→ **Aufgabenstellung 1**:
Von wem ging laut dem Artikel zum EU-Migrationsgipfel die Initiative für das Schreiben an von der Leyen und Michel aus?
→ **Aufgabenstellung 2**:
Führen Sie den Artikel zum EU-Migrationsgipfel im Anschluss an seinen letzten Satz fort.

→ **Textauszug**:
ÖSTERREICH. Kanzler Nehammer könnte die gemeinsame Abschlusserklärung der EU-Regierungschefs bei ihrem Sondergipfel zur Migration blockieren. Mit dieser Drohung ließ er am Mittwoch in einem Interview mit der "Welt" aufhorchen. Österreich könne die Abschlusserklärung des EU-Gipfels "nicht mittragen", sollten keine "konkreten Schritte" erfolgen, um den Außengrenzschutz zu verstärken.

"Es braucht endlich ein klares und deutliches Bekenntnis zur Verstärkung des Außengrenzschutzes und zum Einsatz entsprechender finanzieller Mittel aus dem EU-Budget dafür", so die Forderung des Kanzlers. "Leere Worthülsen werden nicht ausreichen." 

Brief an EU-Kommission

Der Sondergipfel wird am Donnerstag und Freitag stattfinden. Im Vorfeld des Gipfeltreffens wurde bereits von acht Regierungschefinnen und -chefs Druck gemacht. In einem Schreiben an EU-Kommissionspräsidentin Ursula von der Leyen und EU-Ratspräsident Charles Michel werden zusätzliche Gelder für den Außengrenzschutz gefordert. Außerdem soll die raschere Rückführung abgelehnter Asylwerber möglich werden. Initiiert wurde das Schreiben von der dänischen Ministerpräsidentin Mette Frederiksen. 

Vizekanzler Kogler gegen Grenzzäune

Der Brief wurde von Kanzler Nehammer unterzeichnet, außerdem von den Regierungschefinnen und -chefs Estlands, Lettlands, Litauens, Maltas, Griechenlands und der Slowakei. Das aktuelle Asylsystem würde nicht funktionieren, wird in dem Schreiben kritisiert. "Einige Mitgliedstaaten haben gleich viele oder mehr Ankünfte und Anträge als während der Migrationskrise in den Jahren 2015 und 2016", so das Schreiben.

Druck auf Herkunftsländer ausüben

Nur jeder zweite Ankommende habe ein Anrecht auf Asyl, doch nicht einmal ein Drittel der abgelehnten Asylsuchenden könne abgeschoben werden. Die Herkunftsländer würden diese oft nicht zurücknehmen. Daher wird in dem Brief gefordert, dass Brüssel auf diese Herkunftsländer Druck ausüben soll. Dies soll über Handelsabkommen oder Visaanreize geschehen.

→ **Datensätze**:
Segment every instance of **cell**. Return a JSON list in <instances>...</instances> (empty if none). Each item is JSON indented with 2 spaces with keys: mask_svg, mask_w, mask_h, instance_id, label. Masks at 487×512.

--

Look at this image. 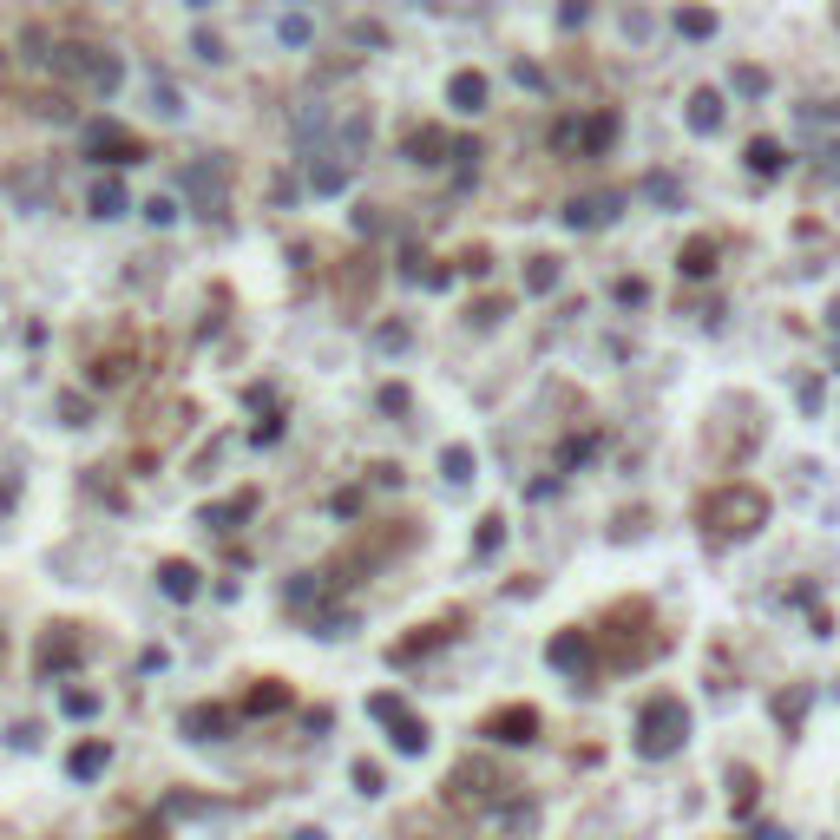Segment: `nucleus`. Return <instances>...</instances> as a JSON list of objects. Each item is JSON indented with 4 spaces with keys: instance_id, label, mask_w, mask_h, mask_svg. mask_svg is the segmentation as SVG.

→ **Ausgabe 1**:
Von der dänischen Ministerpräsidentin Mette Frederiksen.

→ **Ausgabe 2**:
Außerdem solle die EU-Kommission einen "umfassenden Ansatz" für alle Migrationsrouten vorlegen. Darunter soll sich eine "weitere Stärkung des Schutzes der Außengrenzen" befinden, "einschließlich des Aufbaus von Infrastruktur und Luftraumüberwachung im Bereich vor den Seegrenzen".

Nehammer selbst hatte zuletzt mehrmals Mittel für Grenzzäune gefordert. Diese finden in dem Schreiben jedoch keine Erwähnung. Die Meinung in der EU bezüglich Grenzzäunen ist gespalten - EU-Kommission sowie Deutschland und Frankreich lehnen sie unter anderem ab. Unter den Befürwortern befinden sich neben Österreich auch Dänemark und Griechenland.

"Zurückweisungsrichtlinie"

Auch eine "Zurückweisungsrichtlinie" hatte Kanzler Nehammer in den vergangenen Wochen vorgeschlagen. Damit sollen Menschen, die keine "die praktisch keine Chance auf Asyl haben", direkt an der Grenze wieder abgeschoben werden können. Die EU-Kommission solle prüfen, ob dies rechtlich möglich wäre.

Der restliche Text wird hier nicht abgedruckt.